#### EXCERPTED DATA ####

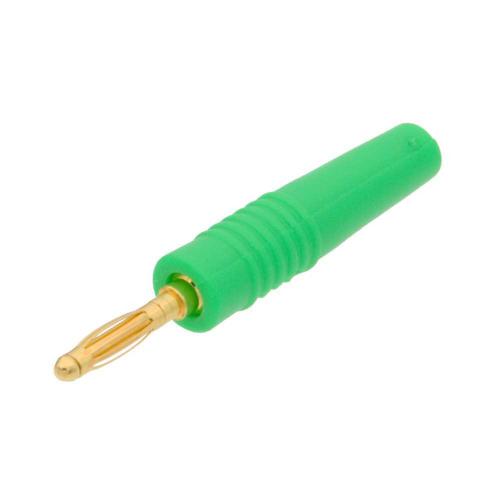 Banana Macho de 2mm, 9-Leaf Cuerpo de Silicona Verde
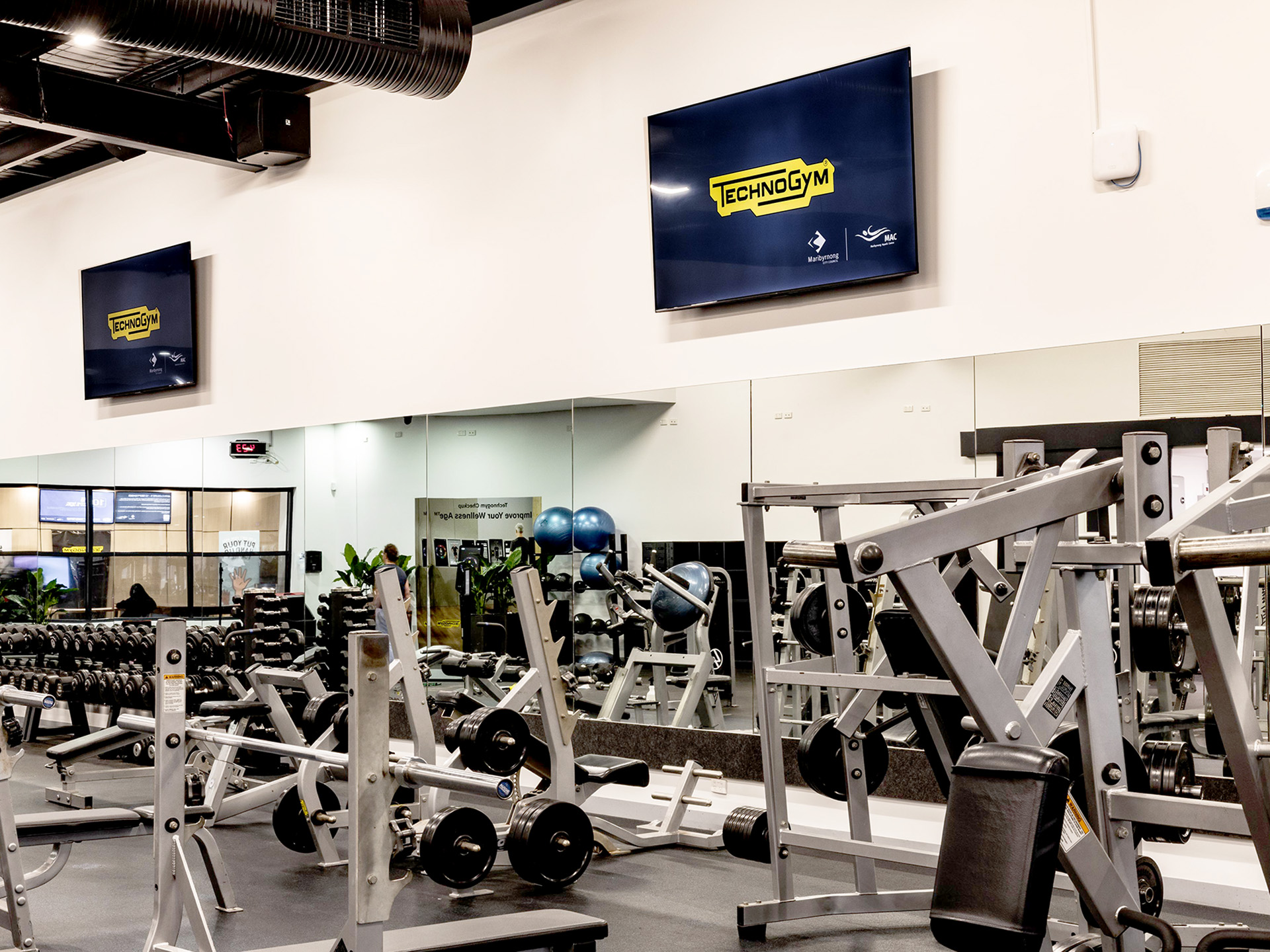 Case Study: Maribyrnong Aquatic Centre - Gym Digital Signage Melbourne, Australia
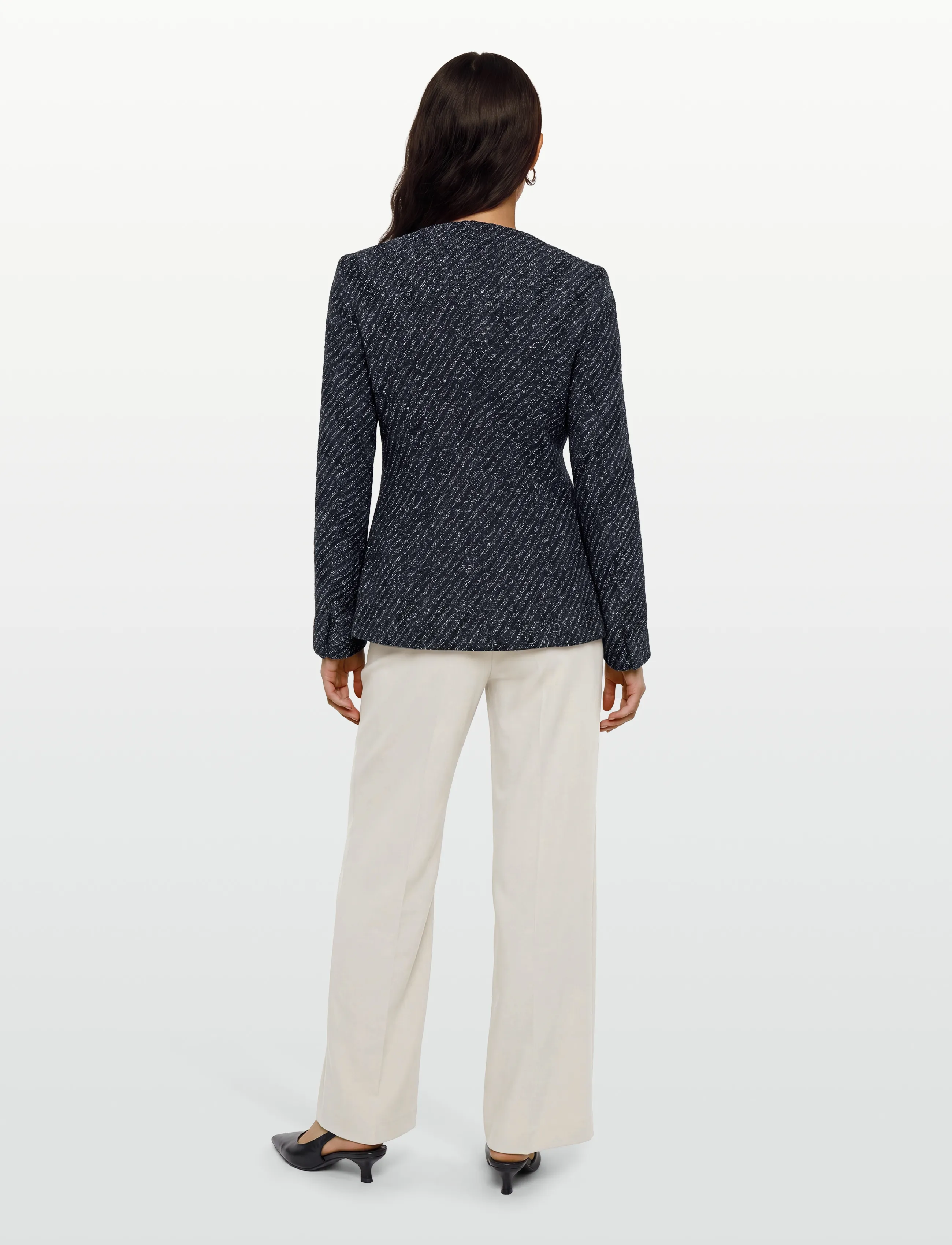 BOSS - Jia19 - bouclé blazers - open miscellaneous - 4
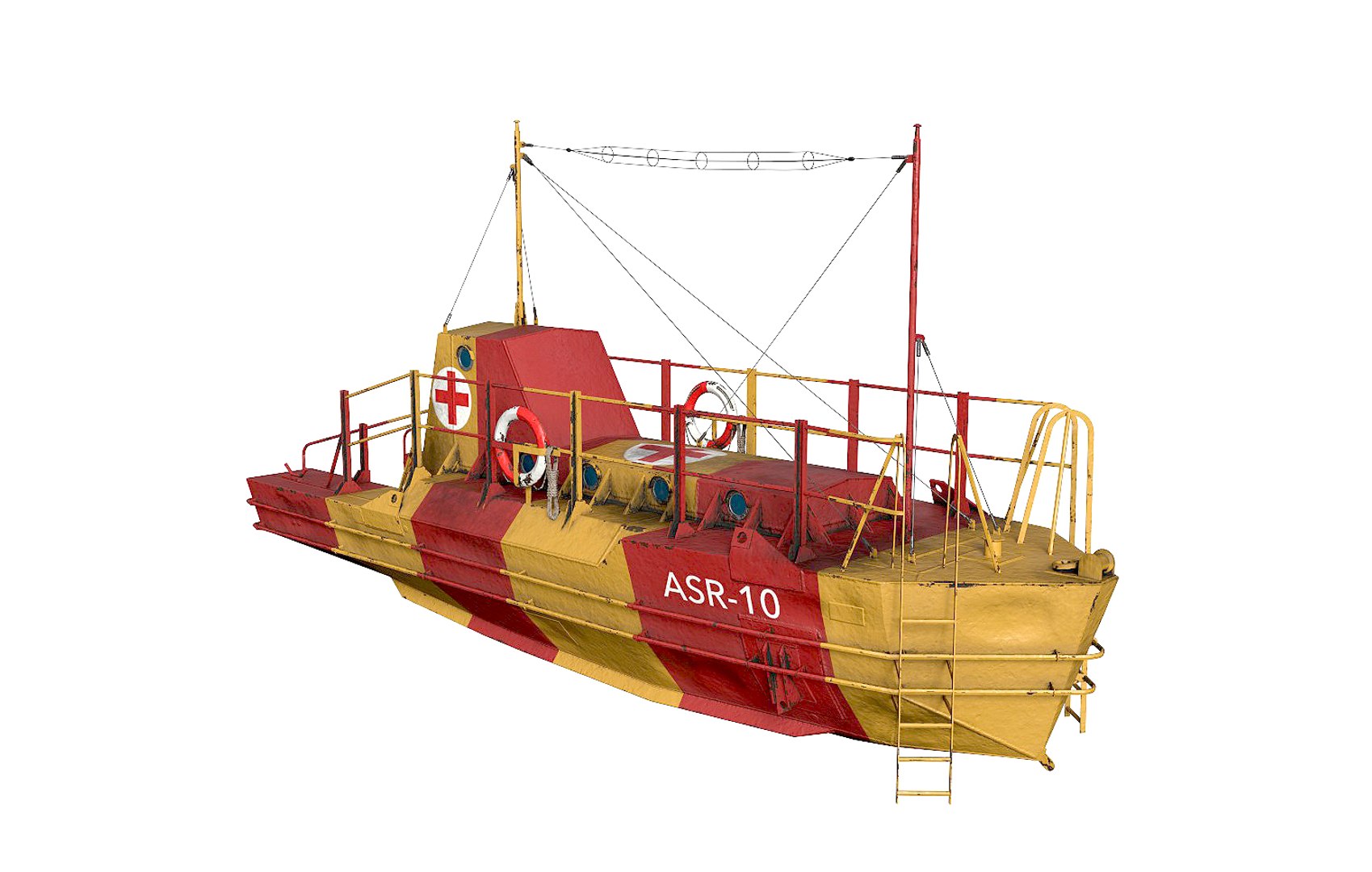 Craft sea model - TurboSquid 1539284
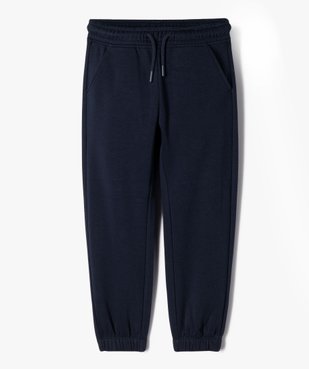 Pantalon de jogging intérieur molletonné fille vue1 - GEMO 4G FILLE - GEMO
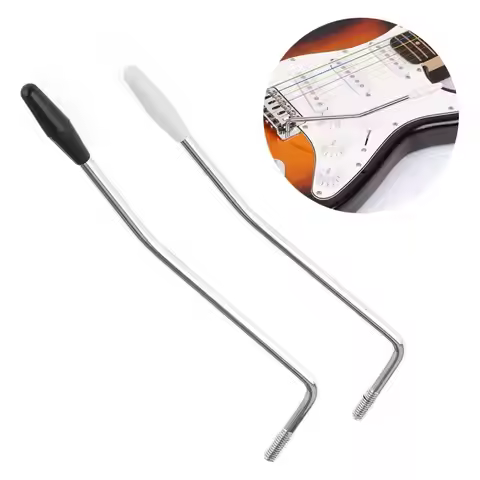Guitar Accessories 5mm Tremolo Arm Whammy Bar for Fender Strat Stratocaster Electric Guitar with Goo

####

WORK TO COMPLETE:
Begin at the first line of the listing and print each line exactly. Stop after the line containing "Pantalon de jogging", and omit all pictures.

EXPECTED ANSWER:
 Banana Macho de 2mm, 9-Leaf Cuerpo de Silicona Verde
 Case Study: Maribyrnong Aquatic Centre - Gym Digital Signage Melbourne, Australia
 BOSS - Jia19 - bouclé blazers - open miscellaneous - 4
 Craft sea model - TurboSquid 1539284
 Pantalon de jogging intérieur molletonné fille vue1 - GEMO 4G FILLE - GEMO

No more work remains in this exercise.